Perché il G-20 non ha ancora riconosciuto le implicazioni sistemiche di un eventuale aggravamento della crisi in Europa? In primo luogo, perché gli stessi europei hanno tardato a comprendere le reali debolezze del proprio sistema finanziario, dopo averne lodato la resilienza nei primi mesi della crisi globale. In secondo luogo, perché per troppo tempo è stata esibita la certezza assoluta che una crisi in paesi deboli come Grecia, Portogallo e Spagna non si sarebbe propagata al resto del continente. Una convinzione, argomenta Lombardi, a dir poco superficiale se si considera non solo l'alto livello di integrazione dell'Ue, ma anche il fatto che molti paesi europei condividono la vulnerabilità di appartenere a un'unione monetaria la cui incompletezza istituzionale espone i membri a gravi attacchi speculativi.
Il G-20 non è un forum decisionale ma un corpo consultivo, seppur di altissimo livello. E' auspicabile che i leader extra-europei presenti a Toronto facciano pressione sui colleghi dell'Ue per indurli ad affrontare con onestà e a risolvere unitariamente i propri problemi. Una recente iniziativa del Consiglio Europeo, il meccanismo europeo di stabilizzazione finanziaria (uno strumento che offre assistenza finanziaria a uno Stato membro in difficoltà o alle prese con le gravi conseguenze di una difficoltà dovuta a circostanze eccezionali) rappresenta un passaggio positivo, ma non risolutivo a fronte della precarietà del sistema continentale.
Ogni crisi di fiducia nella capacità di gestire il proprio debito riflette una mancanza di fiducia nella propria capacità di crescere. Questa è la trappola in cui sono caduti gli europei. Continuando a preoccuparsi soltanto della stabilizzazione fiscale, la Ue rischia di confermare indirettamente le paure dei mercati finanziari sul suo conto. Sarebbe invece il caso di mettere in cantiere e implementare un credibile piano per alimentare e sostenere la crescita, rimuovendo barriere e ostacoli regolatori troppo vincolanti. Aldilà della dovuta moral suasion, conclude Lombardi, i membri non europei del G-20 possono fare poco; gli europei hanno in mano il proprio destino. Con l'avvertenza che nessun annuncio sarà mai credibile, nessuna rete finanziaria sarà abbastanza solida e nessun pacchetto finanziario sarà consistente a sufficienza se gli europei non metteranno da parte gli interessi nazionali per unire finalmente i propri sforzi nelle acque perigliose del mercato globale.
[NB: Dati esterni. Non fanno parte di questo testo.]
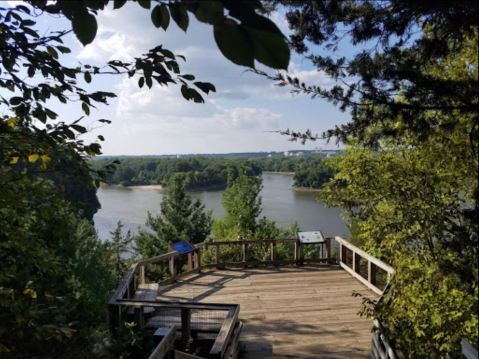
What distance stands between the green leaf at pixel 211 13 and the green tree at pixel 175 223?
1762 centimetres

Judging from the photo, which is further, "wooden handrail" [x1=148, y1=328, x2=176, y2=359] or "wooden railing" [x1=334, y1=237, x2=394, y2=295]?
"wooden railing" [x1=334, y1=237, x2=394, y2=295]

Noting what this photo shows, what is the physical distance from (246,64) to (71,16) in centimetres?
43

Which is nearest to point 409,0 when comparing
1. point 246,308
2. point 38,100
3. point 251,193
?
point 38,100

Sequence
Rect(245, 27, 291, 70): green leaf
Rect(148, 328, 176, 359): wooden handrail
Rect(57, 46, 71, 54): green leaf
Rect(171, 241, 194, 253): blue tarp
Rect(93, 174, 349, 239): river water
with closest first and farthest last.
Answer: Rect(245, 27, 291, 70): green leaf
Rect(57, 46, 71, 54): green leaf
Rect(148, 328, 176, 359): wooden handrail
Rect(171, 241, 194, 253): blue tarp
Rect(93, 174, 349, 239): river water

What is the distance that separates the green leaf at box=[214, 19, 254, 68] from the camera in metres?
0.69

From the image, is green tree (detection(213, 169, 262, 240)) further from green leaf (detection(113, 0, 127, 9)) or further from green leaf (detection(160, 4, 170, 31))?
green leaf (detection(113, 0, 127, 9))

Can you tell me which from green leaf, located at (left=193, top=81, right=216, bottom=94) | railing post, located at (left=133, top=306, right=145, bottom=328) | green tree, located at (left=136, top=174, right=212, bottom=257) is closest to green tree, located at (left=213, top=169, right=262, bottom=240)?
green tree, located at (left=136, top=174, right=212, bottom=257)

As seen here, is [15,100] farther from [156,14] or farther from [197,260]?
[197,260]

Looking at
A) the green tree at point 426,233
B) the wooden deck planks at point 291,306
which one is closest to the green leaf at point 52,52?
the green tree at point 426,233

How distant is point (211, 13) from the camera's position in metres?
0.72

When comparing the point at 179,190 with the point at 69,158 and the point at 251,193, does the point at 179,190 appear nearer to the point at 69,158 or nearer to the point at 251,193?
the point at 251,193

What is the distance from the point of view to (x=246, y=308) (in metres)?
6.49

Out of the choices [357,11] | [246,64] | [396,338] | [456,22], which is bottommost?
[396,338]

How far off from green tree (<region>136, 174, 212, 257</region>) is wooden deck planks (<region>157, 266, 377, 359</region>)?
32.8 ft
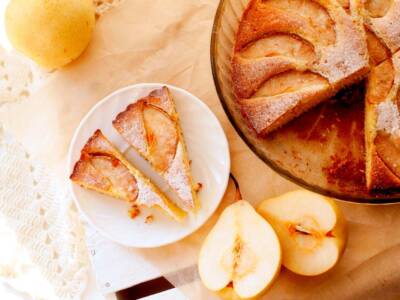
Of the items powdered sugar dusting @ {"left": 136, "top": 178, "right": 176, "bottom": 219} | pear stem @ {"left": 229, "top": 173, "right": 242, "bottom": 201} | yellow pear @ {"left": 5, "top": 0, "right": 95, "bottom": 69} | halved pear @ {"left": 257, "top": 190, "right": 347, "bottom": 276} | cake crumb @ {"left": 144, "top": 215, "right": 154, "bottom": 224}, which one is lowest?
halved pear @ {"left": 257, "top": 190, "right": 347, "bottom": 276}

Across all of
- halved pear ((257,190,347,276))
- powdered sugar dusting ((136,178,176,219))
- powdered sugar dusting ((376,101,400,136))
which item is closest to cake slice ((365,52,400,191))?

Domenico Lombardi, Nonresident Senior Fellow della Brookings Institution, è un esperto di summit G-20 e G-8, di relazioni monetarie e di valute internazionali. I suoi progetti di ricerca più recenti vertono sulle crisi finanziarie, in particolare le attuali difficoltà europee e la riforma del Fondo monetario internazionale e della Banca mondiale.